Limon Çiçekleri 76. Bölüm

1.7K 147 78
                                    

İki gün sonra Batu telefonunun alarmından önce uyandı o sabah. Mayıs'ın ortasında olduklarından geceleri hava fazla ısınmaya başlamıştı, Lale de sıcaktan çok bunaldığından yatarken teras kapısını açık bırakmışlardı. Öyle olunca da sabah terastan gelen kuş sesleri ve tatlı bir esintiyle beraber uyanmıştı Batu. Ama Lale yanında yoktu. Her sabah kolunu veya bacağını Lale'nin üzerine atmış bir şekilde uyandığından onun yatakta olmadığını hemen fark etmişti. Derin derin esneyerek gerinirken erken uyanıp duşa girmiş olabileceğini düşündü ama giyinme odasının içindeki banyodan hiç ses gelmiyordu. Belki aşağıya inmiş, bir şeyler atıştırıyordur diye düşünüyordu ama aşağıdan da pek ses geldiği yoktu. Belki terasa çıkmıştır derken alt kattan kapının kilidinde dönen anahtar sesi gelince dikkat kesildi. Yanlış duymamıştı, birkaç saniye sonra kapı açılmış, içeri giren ayak sesleriyle beraber kilitten anahtar çıkarılmış ve kapı sessizce kapanmıştı.

O ayak sesleri son derece ihtiyatlı bir şekilde sessizce çıktı merdivenlerden. Yavaşça yatak odasına süzülüyordu ki Batu'nun sırtını karyolaya yaslayıp kollarını kavuşturmuş bir şekilde kendisini izlediğini görünce irkildi. "Batu!" dedi korkmuş bir halde elini kalbine götürürken. "Niye uyanıksın sen?

Açıklama bekleyen gözlerle ona bakan Batu üstündeki eşofmanları şöyle bir süzdü. "Niye uyanık olmayayım?"

"Ne bileyim." dedi omzuna çapraz astığı çantasından çıkardığı telefonundan saate bakarken. "Daha yirmi dakika var alarmının çalmasına."

"Ha sen de beni uyuyor sandığından fırsattan istifade bir işler karıştırmaya gittin gene?"

"Aşk olsun Batu!" diyerek yatağa doğru yürüyüp yanına oturdu Lale.

"Nereye gittin peki sabahın köründe?"

"Yürüyüşe." Batu'nun yüzündeki inanamayan ifadeyi görünce güldü. "Yaa niye öyle bakıyorsun, spor yapamaz mıyım ben?"

"Yani uykundan fedakarlık edip sabahın köründe yürüyüş yapmaya gitmen pek inandırıcı gelmedi, ne yapayım."

"Valla artık yapmam lazım yoksa biraz daha kilo almaya devam edersem uçan balona döneceğim."

"Ne kadar büyüttün şu kilo işini ya." diyerek başını karyolaya vurdu hafifçe Batu.

"Tabii kendin aynı kiloda durduğun için sana göre hava hoş! Ama ben kendimden çok rahatsız oluyorum. Diyete başlamam lazım galiba. Geçen gün kızlar geldiğinde yemekten önce alışverişe gittik. Denediğim hiçbir şey olmadı üzerime. Bir elbise bile alamadım." dedi mutsuz bir ifadeyle dudaklarını büzerek.

Batu dalga geçerek "Vah vah çok üzüldüm. Kim bilir gene nasıl bir elbise alacaktın..." deyince Lale şakayla karışık omzuna vurdu.

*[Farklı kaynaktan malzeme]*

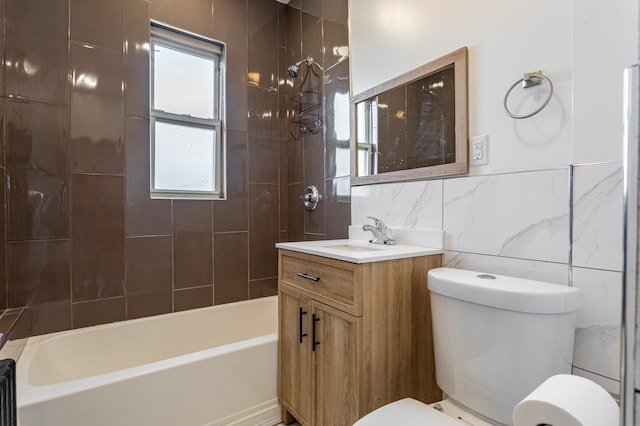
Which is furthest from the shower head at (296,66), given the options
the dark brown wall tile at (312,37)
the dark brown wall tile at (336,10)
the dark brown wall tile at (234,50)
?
the dark brown wall tile at (234,50)

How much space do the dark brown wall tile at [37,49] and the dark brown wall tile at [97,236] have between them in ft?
1.68

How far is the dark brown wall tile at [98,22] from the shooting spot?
6.28 feet

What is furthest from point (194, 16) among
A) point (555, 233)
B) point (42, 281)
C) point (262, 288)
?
point (555, 233)

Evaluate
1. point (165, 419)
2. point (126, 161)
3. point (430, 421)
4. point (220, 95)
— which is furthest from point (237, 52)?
point (430, 421)

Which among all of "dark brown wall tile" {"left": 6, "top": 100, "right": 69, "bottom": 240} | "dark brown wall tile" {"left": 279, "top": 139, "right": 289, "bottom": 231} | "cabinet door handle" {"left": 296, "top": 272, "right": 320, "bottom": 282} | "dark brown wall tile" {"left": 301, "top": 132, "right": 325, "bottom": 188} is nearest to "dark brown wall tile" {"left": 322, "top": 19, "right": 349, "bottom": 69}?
"dark brown wall tile" {"left": 301, "top": 132, "right": 325, "bottom": 188}

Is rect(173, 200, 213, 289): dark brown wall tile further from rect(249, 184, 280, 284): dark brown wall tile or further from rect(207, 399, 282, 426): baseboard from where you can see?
rect(207, 399, 282, 426): baseboard

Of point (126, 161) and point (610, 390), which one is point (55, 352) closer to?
point (126, 161)

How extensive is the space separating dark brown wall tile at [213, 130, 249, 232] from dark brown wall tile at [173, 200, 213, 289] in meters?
0.08

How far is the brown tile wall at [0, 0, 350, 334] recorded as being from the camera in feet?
5.90

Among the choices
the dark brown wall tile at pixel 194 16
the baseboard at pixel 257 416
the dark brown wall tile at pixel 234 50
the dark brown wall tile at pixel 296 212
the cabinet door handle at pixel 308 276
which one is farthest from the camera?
the dark brown wall tile at pixel 296 212

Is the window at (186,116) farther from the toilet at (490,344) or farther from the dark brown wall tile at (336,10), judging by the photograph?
the toilet at (490,344)

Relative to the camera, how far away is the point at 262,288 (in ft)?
8.64

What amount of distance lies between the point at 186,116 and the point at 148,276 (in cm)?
115

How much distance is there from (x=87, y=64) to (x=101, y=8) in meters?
0.36
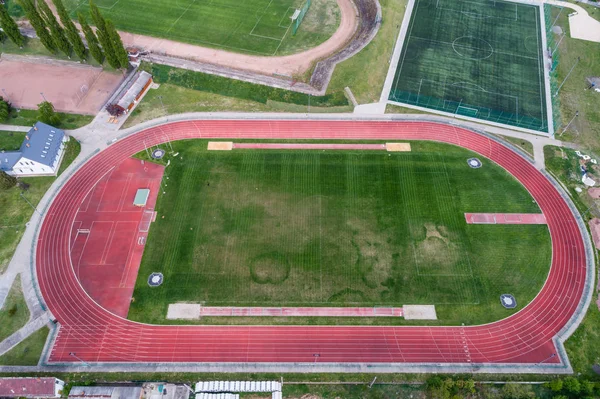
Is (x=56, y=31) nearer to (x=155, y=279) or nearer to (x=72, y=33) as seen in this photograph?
(x=72, y=33)

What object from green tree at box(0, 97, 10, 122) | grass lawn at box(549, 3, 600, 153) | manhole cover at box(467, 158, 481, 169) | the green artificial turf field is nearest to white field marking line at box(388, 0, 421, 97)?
the green artificial turf field

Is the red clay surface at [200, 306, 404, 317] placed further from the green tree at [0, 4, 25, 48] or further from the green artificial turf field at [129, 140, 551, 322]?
the green tree at [0, 4, 25, 48]

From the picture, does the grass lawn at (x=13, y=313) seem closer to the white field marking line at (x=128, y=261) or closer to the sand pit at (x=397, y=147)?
the white field marking line at (x=128, y=261)

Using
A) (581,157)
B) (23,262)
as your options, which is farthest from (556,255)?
(23,262)

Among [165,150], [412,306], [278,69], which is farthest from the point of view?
[278,69]

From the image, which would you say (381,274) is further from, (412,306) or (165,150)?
(165,150)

"Dalga geçme, çok beğenmiştim ben. Gözüm kaldı elbisede."

"Bir dolap dolusu elbisen var zaten, onları giyersin sen de."

"Ya onlar da üstüme olmazsa ne giyeceğim?"

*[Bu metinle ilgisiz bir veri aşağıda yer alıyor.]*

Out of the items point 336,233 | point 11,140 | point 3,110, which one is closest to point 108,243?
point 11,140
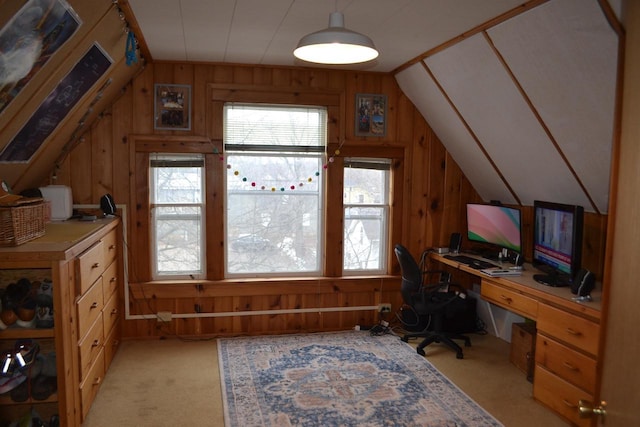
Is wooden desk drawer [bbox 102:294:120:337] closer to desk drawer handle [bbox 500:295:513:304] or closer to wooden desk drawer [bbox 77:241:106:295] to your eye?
wooden desk drawer [bbox 77:241:106:295]

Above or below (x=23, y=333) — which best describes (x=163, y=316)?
below

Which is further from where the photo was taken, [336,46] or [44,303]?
[44,303]

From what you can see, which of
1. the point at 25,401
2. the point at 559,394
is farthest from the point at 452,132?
the point at 25,401

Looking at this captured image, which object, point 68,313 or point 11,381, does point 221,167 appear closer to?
point 68,313

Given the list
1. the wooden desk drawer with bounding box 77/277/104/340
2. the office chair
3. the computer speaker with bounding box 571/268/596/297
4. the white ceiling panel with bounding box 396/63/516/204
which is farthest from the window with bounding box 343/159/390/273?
the wooden desk drawer with bounding box 77/277/104/340

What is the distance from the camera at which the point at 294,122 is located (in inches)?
177

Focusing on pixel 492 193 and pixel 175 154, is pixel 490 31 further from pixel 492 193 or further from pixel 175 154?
pixel 175 154

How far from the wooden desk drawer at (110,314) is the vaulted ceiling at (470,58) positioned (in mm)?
1103

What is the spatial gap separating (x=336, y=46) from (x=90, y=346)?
2.24 m

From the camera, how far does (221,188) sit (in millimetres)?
4363

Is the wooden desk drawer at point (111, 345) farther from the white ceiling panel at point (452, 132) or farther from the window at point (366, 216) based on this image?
the white ceiling panel at point (452, 132)

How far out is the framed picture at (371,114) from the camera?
4562mm

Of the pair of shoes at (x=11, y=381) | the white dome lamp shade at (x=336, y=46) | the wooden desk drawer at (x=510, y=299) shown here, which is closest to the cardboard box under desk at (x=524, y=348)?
the wooden desk drawer at (x=510, y=299)

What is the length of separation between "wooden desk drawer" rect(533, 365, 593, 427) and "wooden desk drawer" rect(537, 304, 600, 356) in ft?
0.82
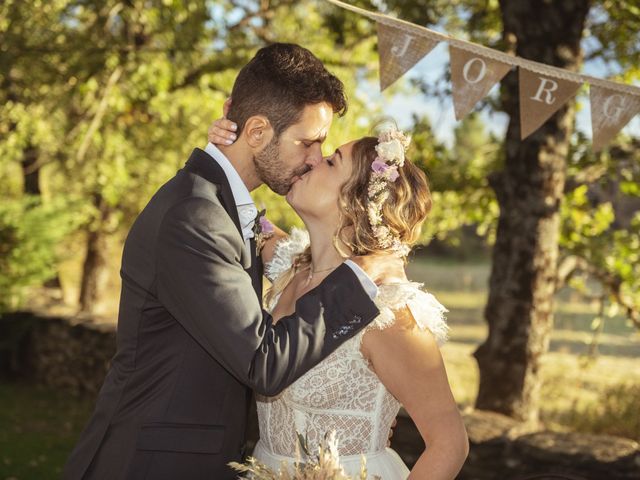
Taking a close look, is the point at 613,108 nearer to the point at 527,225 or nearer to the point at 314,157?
the point at 314,157

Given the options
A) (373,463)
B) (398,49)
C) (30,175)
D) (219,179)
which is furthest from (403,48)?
(30,175)

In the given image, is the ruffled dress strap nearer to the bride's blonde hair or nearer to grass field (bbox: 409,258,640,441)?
the bride's blonde hair

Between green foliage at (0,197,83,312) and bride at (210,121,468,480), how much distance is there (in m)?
8.05

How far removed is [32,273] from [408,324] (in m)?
8.79

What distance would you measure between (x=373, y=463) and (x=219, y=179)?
118 centimetres

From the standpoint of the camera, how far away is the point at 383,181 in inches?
116

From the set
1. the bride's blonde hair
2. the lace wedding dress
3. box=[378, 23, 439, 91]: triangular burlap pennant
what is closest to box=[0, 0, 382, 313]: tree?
box=[378, 23, 439, 91]: triangular burlap pennant

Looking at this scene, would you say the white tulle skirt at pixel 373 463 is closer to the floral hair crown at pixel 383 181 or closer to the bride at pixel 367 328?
the bride at pixel 367 328

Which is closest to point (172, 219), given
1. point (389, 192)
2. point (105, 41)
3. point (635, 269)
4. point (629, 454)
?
point (389, 192)

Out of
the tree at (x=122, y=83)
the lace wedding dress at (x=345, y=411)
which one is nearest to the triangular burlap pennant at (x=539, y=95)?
the lace wedding dress at (x=345, y=411)

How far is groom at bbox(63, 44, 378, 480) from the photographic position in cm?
233

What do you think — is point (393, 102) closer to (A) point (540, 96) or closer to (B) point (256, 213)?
(A) point (540, 96)

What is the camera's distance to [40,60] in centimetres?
1050

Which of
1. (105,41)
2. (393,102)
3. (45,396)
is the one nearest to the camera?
(45,396)
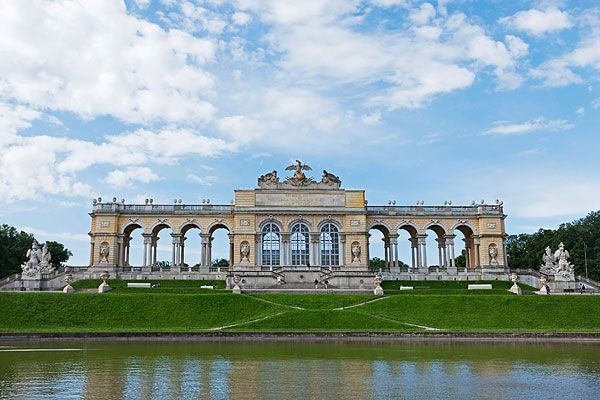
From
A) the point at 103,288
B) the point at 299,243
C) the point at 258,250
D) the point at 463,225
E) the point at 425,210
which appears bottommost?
the point at 103,288

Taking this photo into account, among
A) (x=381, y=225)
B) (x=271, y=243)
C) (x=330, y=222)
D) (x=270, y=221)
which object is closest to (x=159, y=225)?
(x=270, y=221)

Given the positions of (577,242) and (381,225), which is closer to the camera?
(381,225)

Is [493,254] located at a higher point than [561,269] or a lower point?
higher

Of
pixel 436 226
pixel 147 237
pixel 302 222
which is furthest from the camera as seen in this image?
pixel 436 226

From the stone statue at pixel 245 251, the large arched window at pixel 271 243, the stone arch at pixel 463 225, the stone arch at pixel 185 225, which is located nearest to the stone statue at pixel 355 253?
the large arched window at pixel 271 243

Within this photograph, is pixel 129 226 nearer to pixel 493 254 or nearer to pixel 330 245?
pixel 330 245

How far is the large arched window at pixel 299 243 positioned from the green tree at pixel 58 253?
1616 inches

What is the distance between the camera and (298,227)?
221 ft

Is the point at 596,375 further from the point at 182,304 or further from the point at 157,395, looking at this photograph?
the point at 182,304

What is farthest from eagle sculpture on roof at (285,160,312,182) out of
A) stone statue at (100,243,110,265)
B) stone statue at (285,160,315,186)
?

"Hiçbir şey." diye manalı bir sırıtmayla yanına sokuldu Batu.

"Ben ciddiyim ama Batu. Aslında alttan çok almamışım da hep göğüs kısmından dar geliyor."

"Bak işte buna daha çok üzüldüm." diye sırıtarak belinden tutup kucağına çekti onu.

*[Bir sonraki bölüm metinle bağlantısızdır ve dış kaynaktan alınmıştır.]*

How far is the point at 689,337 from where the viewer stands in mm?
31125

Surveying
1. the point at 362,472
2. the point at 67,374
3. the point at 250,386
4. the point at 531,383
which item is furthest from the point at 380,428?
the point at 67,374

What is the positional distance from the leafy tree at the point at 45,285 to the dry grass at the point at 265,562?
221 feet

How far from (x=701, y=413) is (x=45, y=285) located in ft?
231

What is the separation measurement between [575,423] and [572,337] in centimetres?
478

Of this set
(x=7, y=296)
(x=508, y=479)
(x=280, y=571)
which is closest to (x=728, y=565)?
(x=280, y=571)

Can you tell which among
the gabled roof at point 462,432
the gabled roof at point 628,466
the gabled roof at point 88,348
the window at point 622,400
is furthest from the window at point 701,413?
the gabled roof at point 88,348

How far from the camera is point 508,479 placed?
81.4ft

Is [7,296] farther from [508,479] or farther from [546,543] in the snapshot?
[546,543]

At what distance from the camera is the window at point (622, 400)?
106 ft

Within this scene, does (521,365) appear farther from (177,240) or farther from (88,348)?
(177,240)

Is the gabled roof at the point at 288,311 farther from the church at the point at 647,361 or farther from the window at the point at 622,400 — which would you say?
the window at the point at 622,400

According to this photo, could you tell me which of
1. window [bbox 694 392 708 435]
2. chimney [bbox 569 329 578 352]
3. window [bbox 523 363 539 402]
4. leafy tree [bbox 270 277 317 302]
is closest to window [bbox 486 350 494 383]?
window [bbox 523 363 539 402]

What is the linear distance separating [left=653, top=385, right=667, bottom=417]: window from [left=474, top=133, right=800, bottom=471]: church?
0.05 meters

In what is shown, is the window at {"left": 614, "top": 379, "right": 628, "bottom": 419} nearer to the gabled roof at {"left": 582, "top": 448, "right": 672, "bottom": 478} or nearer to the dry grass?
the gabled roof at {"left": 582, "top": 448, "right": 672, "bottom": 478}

"Ben gerçekten üzülüyorum ama!"

"Ben de. Hem de nasıl üzülüyorum bir bilsen. İçim parçalanıyor." derken Lale'nin üstündeki ceketi çıkarmaya uğraşıyordu. Çantasını çıkarıp yere doğru fırlatırken sormadan edemedi. "Yürüyüşe giderken niye çanta aldın ki yanına?"